Saturday, May 01, 1999
Duke's 'Muir Woods' mesmerizes CSO crowd
BY JANELLE GELFAND
The Cincinnati Enquirer
Call it classical fusion. Pianist/composer George Duke took his cue from Duke Ellington, the jazz great who inspired Mr. Duke as a child and who occasionally crossed over from jazz to classical.
On Thursday, the Cincinnati Symphony Orchestra gave the U.S. premiere of Mr. Duke's Muir Woods Suite, an arresting hybrid of straight-ahead jazz and classical with hints of new age and world music.

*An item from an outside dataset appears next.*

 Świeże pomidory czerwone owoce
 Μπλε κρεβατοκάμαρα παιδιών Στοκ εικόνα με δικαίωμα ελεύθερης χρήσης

With Mr. Duke at the piano and his rhythm ensemble out front, it was a mesmerizing happening that gripped 2,346 listeners for most of an hour. The piece, arranged in seven phases, is a musical tribute to the redwood forest near his Northern California home, where he camped out as a boy.
That Mr. Duke is an accomplished pianist, who could weave elegant, inventive jazz improvisations through the work, came as no surprise: His jazz history is extensive. But he's also a conservatory-trained composer, and his symphonic music was deeply evocative and well-crafted with cinematic colors and even a classy fugue.

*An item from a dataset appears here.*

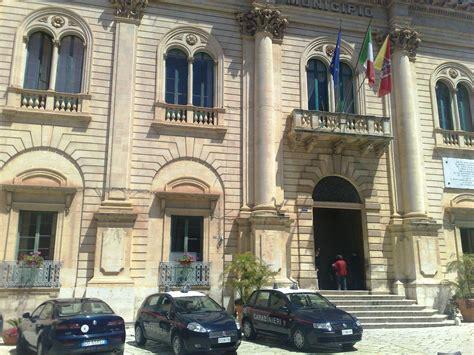 comune di ragusa ufficio anagrafe cronaca carabinieri operazione antiassenteismo al comune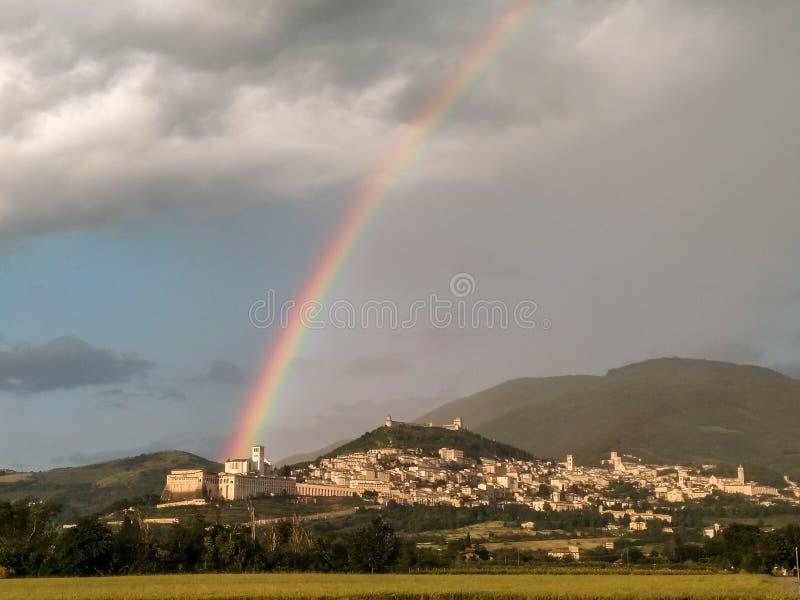 Красивая радуга над городком Умбрией Assisi, Италией стоковые изображения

The first phase entered the world of night music and towering trees, embellished by the mystical sound of wind chimes. Brazilian percussionist Airto Moreira inserted world music elements and performed lengthy solo drumming sets using an array of exotic instruments Chinese gongs, caxixi (shakers), cow bells, timbales, babla (South African rattles), toys and even a frying pan while making bird calls and chant-singing in Portuguese. He called his brew Afro-Brazilian, saying, I'm inspired by nature and spiritual energy.
The fine young lion Christian McBride delivered a wonderful bass solo, traveling up and down his instrument with virtuoso arpeggios, and drummer Chester Thompson also had a moment in the sun.
But ultimately, the moment belonged to Mr. Duke and the rich, sonorous textures he created at the keyboard echoed in the orchestra. Under Jesus Lopez-Cobos, the orchestra never covered him, although it played tentatively most of the time.
Mr. Lopez-Cobos concluded with Respighi's crowd-pleasing Fountains and Pines of Rome, the latter with Wagner tubas, flugelhorns and euphoniums in the balcony.